WHAT THIS TASK INVOLVES => Please copy the listing below line for line, with no changes.

start RECORDED DATA

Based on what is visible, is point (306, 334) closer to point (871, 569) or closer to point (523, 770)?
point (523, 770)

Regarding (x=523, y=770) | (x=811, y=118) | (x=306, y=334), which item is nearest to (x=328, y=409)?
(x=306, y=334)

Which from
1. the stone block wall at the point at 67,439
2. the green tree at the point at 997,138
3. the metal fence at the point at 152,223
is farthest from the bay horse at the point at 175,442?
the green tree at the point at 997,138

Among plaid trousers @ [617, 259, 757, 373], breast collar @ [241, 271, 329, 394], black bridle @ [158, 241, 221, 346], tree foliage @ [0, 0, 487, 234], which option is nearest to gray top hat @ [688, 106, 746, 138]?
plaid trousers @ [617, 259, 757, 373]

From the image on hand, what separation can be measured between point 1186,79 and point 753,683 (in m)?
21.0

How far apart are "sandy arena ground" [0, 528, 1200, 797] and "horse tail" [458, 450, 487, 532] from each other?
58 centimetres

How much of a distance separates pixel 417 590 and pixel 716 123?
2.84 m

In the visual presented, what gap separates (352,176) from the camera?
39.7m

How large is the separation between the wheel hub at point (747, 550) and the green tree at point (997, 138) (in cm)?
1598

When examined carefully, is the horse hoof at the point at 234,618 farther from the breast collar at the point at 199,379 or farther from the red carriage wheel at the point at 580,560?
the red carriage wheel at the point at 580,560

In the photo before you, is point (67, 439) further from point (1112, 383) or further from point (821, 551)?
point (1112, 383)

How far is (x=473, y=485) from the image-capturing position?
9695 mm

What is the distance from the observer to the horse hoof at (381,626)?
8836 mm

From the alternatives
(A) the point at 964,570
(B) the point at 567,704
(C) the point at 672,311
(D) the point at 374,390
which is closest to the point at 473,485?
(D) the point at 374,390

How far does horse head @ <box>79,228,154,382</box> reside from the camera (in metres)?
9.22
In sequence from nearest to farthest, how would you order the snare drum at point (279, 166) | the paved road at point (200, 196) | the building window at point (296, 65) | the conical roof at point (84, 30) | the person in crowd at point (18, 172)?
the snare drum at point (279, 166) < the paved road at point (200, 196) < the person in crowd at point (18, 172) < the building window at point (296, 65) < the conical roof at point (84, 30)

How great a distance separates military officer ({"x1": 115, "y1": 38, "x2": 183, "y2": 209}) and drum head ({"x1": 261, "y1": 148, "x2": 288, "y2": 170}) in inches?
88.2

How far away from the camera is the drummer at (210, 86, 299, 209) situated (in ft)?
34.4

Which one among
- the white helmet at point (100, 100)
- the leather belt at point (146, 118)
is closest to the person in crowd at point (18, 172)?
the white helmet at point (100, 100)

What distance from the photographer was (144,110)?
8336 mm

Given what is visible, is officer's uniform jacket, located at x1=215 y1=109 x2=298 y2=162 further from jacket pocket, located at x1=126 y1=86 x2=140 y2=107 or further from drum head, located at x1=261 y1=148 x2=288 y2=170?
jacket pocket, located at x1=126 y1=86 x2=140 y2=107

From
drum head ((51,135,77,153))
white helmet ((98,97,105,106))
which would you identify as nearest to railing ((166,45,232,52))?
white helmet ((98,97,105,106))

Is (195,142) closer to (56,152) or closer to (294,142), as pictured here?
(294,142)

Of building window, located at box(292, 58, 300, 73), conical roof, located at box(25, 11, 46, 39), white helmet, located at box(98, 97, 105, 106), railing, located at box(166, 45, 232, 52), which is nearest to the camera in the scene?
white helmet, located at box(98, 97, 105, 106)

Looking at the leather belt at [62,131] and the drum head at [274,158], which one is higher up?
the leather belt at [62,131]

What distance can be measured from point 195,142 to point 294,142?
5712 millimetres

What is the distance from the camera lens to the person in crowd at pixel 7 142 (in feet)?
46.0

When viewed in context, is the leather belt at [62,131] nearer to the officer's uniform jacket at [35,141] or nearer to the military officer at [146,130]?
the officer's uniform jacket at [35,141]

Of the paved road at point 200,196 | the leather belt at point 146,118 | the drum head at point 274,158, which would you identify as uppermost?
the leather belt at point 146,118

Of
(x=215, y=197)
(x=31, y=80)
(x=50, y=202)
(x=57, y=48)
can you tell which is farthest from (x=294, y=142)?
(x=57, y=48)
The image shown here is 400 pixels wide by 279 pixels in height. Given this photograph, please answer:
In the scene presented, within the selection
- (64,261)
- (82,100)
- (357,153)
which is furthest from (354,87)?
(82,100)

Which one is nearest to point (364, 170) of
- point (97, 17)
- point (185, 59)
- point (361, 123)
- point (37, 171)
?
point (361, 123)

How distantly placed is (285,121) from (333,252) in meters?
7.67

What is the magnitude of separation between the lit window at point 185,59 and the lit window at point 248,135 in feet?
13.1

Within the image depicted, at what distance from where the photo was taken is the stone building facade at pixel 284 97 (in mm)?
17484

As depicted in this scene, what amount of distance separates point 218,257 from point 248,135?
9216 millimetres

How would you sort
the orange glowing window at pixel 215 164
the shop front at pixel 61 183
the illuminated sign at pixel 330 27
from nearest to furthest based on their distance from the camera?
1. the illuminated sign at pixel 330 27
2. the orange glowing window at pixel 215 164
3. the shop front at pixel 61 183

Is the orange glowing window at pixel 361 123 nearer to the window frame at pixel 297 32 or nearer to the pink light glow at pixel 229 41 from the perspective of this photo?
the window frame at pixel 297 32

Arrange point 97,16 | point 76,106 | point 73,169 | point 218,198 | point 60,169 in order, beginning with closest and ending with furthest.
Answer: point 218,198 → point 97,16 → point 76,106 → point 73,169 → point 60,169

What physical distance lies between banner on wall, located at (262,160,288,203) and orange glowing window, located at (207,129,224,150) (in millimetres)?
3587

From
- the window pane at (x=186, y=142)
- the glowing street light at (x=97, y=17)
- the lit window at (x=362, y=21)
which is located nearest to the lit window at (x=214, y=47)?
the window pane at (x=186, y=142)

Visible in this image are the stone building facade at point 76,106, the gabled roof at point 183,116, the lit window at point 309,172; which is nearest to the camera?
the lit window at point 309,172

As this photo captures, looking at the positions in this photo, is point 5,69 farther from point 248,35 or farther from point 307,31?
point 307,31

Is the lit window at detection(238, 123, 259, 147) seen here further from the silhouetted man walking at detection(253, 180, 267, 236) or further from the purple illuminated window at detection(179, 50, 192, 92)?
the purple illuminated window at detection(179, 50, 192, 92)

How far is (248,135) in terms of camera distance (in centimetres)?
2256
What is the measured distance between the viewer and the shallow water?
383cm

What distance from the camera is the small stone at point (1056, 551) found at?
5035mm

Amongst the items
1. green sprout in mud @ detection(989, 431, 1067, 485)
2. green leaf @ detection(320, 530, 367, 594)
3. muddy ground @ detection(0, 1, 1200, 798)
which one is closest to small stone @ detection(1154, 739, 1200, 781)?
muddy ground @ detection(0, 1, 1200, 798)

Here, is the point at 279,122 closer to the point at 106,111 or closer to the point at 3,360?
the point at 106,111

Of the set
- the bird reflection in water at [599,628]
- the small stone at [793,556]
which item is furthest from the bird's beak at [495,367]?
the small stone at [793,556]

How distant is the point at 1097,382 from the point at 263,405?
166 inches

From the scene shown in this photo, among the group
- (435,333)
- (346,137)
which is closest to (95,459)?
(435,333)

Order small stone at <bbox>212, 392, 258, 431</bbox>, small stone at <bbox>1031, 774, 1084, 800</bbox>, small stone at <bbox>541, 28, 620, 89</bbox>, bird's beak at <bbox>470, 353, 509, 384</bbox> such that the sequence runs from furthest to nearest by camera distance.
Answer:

end RECORDED DATA

COMPLETED TASK =>
Based on what is visible, is point (306, 334) closer to point (871, 569) or closer to point (523, 770)?
point (523, 770)

Regarding (x=523, y=770) | (x=811, y=118) | (x=306, y=334), which item is nearest to (x=328, y=409)?
(x=306, y=334)

Which from
1. the stone block wall at the point at 67,439
2. the green tree at the point at 997,138
3. the metal fence at the point at 152,223
is farthest from the bay horse at the point at 175,442?
the green tree at the point at 997,138

Among plaid trousers @ [617, 259, 757, 373], breast collar @ [241, 271, 329, 394], black bridle @ [158, 241, 221, 346], tree foliage @ [0, 0, 487, 234], which option is nearest to gray top hat @ [688, 106, 746, 138]?
plaid trousers @ [617, 259, 757, 373]

From the image on hand, what separation can be measured between point 1186,79 and point 753,683 (in m)?
21.0

How far apart are "sandy arena ground" [0, 528, 1200, 797] and "horse tail" [458, 450, 487, 532] from each other?
58 centimetres

How much of a distance separates pixel 417 590 and pixel 716 123?
2.84 m

In the visual presented, what gap separates (352,176) from the camera?
39.7m

How large is the separation between the wheel hub at point (747, 550) and the green tree at point (997, 138) (in cm)?
1598

When examined carefully, is the horse hoof at the point at 234,618 farther from the breast collar at the point at 199,379 or farther from the red carriage wheel at the point at 580,560?
the red carriage wheel at the point at 580,560

In the photo before you, is point (67, 439) further from point (1112, 383) or further from point (821, 551)?
point (1112, 383)

How far is (x=473, y=485) from the image-capturing position?
9695 mm

What is the distance from the observer to the horse hoof at (381,626)?
8836 mm

From the alternatives
(A) the point at 964,570
(B) the point at 567,704
(C) the point at 672,311
(D) the point at 374,390
which is closest to the point at 473,485?
(D) the point at 374,390

How far does horse head @ <box>79,228,154,382</box> reside from the camera (in metres)?
9.22
In sequence from nearest to farthest, how would you order the snare drum at point (279, 166) | the paved road at point (200, 196) | the building window at point (296, 65) | the conical roof at point (84, 30) | the person in crowd at point (18, 172)?
the snare drum at point (279, 166) < the paved road at point (200, 196) < the person in crowd at point (18, 172) < the building window at point (296, 65) < the conical roof at point (84, 30)

How great a distance separates military officer ({"x1": 115, "y1": 38, "x2": 183, "y2": 209}) and drum head ({"x1": 261, "y1": 148, "x2": 288, "y2": 170}) in inches?
88.2

How far away from the camera is the drummer at (210, 86, 299, 209) situated (in ft)?
34.4

Which one among
- the white helmet at point (100, 100)
- the leather belt at point (146, 118)
is closest to the person in crowd at point (18, 172)?
the white helmet at point (100, 100)

What distance from the photographer was (144,110)?
8336 mm

Given what is visible, is officer's uniform jacket, located at x1=215 y1=109 x2=298 y2=162 further from jacket pocket, located at x1=126 y1=86 x2=140 y2=107 or further from drum head, located at x1=261 y1=148 x2=288 y2=170?
jacket pocket, located at x1=126 y1=86 x2=140 y2=107

From
drum head ((51,135,77,153))
white helmet ((98,97,105,106))
which would you identify as nearest to railing ((166,45,232,52))?
white helmet ((98,97,105,106))

Is (195,142) closer to (56,152) or closer to (294,142), as pictured here?
(294,142)

Of building window, located at box(292, 58, 300, 73), conical roof, located at box(25, 11, 46, 39), white helmet, located at box(98, 97, 105, 106), railing, located at box(166, 45, 232, 52), which is nearest to the camera in the scene?
white helmet, located at box(98, 97, 105, 106)

Looking at the leather belt at [62,131] and the drum head at [274,158], which one is higher up?
the leather belt at [62,131]

What distance can be measured from point 195,142 to point 294,142?
5712 millimetres

What is the distance from the camera lens to the person in crowd at pixel 7 142 (in feet)?
46.0

When viewed in context, is the leather belt at [62,131] nearer to the officer's uniform jacket at [35,141] or nearer to the military officer at [146,130]?
the officer's uniform jacket at [35,141]

Of the paved road at point 200,196 | the leather belt at point 146,118 | the drum head at point 274,158, which would you identify as uppermost?
the leather belt at point 146,118

Of
(x=215, y=197)
(x=31, y=80)
(x=50, y=202)
(x=57, y=48)
can you tell which is farthest from (x=294, y=142)?
(x=57, y=48)
The image shown here is 400 pixels wide by 279 pixels in height. Given this photograph, please answer:
In the scene presented, within the selection
- (64,261)
- (82,100)
- (357,153)
which is furthest from (354,87)?
(82,100)

Which one is nearest to point (364, 170) of
- point (97, 17)
- point (185, 59)
- point (361, 123)
- point (37, 171)
?
point (361, 123)

How distantly placed is (285,121) from (333,252) in meters?
7.67

What is the magnitude of separation between the lit window at point 185,59 and the lit window at point 248,135 in feet?
13.1

Within the image depicted, at what distance from where the photo was taken is the stone building facade at pixel 284 97 (in mm)?
17484

As depicted in this scene, what amount of distance separates point 218,257 from point 248,135?
9216 millimetres

How would you sort
the orange glowing window at pixel 215 164
the shop front at pixel 61 183
the illuminated sign at pixel 330 27
from nearest to furthest based on their distance from the camera?
1. the illuminated sign at pixel 330 27
2. the orange glowing window at pixel 215 164
3. the shop front at pixel 61 183

Is the orange glowing window at pixel 361 123 nearer to the window frame at pixel 297 32 or nearer to the pink light glow at pixel 229 41 from the perspective of this photo?
the window frame at pixel 297 32

Arrange point 97,16 | point 76,106 | point 73,169 | point 218,198 | point 60,169 in order, beginning with closest and ending with furthest.
Answer: point 218,198 → point 97,16 → point 76,106 → point 73,169 → point 60,169

What physical distance lies between banner on wall, located at (262,160,288,203) and orange glowing window, located at (207,129,224,150) (in millimetres)?
3587

From
- the window pane at (x=186, y=142)
- the glowing street light at (x=97, y=17)
- the lit window at (x=362, y=21)
which is located nearest to the lit window at (x=214, y=47)?
the window pane at (x=186, y=142)

Visible in this image are the stone building facade at point 76,106, the gabled roof at point 183,116, the lit window at point 309,172; which is nearest to the camera?
the lit window at point 309,172

As this photo captures, looking at the positions in this photo, is point 5,69 farther from point 248,35 or farther from point 307,31?
point 307,31

Is the lit window at detection(238, 123, 259, 147) seen here further from the silhouetted man walking at detection(253, 180, 267, 236) or further from the purple illuminated window at detection(179, 50, 192, 92)?
the purple illuminated window at detection(179, 50, 192, 92)

How far is (248,135) in terms of camera distance (in centimetres)?
2256
What is the measured distance between the viewer and the shallow water?
383cm

What distance from the camera is the small stone at point (1056, 551) found at?
5035mm

Amongst the items
1. green sprout in mud @ detection(989, 431, 1067, 485)
2. green leaf @ detection(320, 530, 367, 594)
3. muddy ground @ detection(0, 1, 1200, 798)
which one is closest to small stone @ detection(1154, 739, 1200, 781)?
muddy ground @ detection(0, 1, 1200, 798)

Here, is the point at 279,122 closer to the point at 106,111 or closer to the point at 3,360?
the point at 106,111

Of the set
- the bird reflection in water at [599,628]
- the small stone at [793,556]
which item is furthest from the bird's beak at [495,367]?
the small stone at [793,556]

How distant is the point at 1097,382 from the point at 263,405?
166 inches

From the scene shown in this photo, among the group
- (435,333)
- (346,137)
which is closest to (95,459)?
(435,333)

Order small stone at <bbox>212, 392, 258, 431</bbox>, small stone at <bbox>1031, 774, 1084, 800</bbox>, small stone at <bbox>541, 28, 620, 89</bbox>, bird's beak at <bbox>470, 353, 509, 384</bbox> such that the sequence runs from furthest to nearest by camera distance.
Answer:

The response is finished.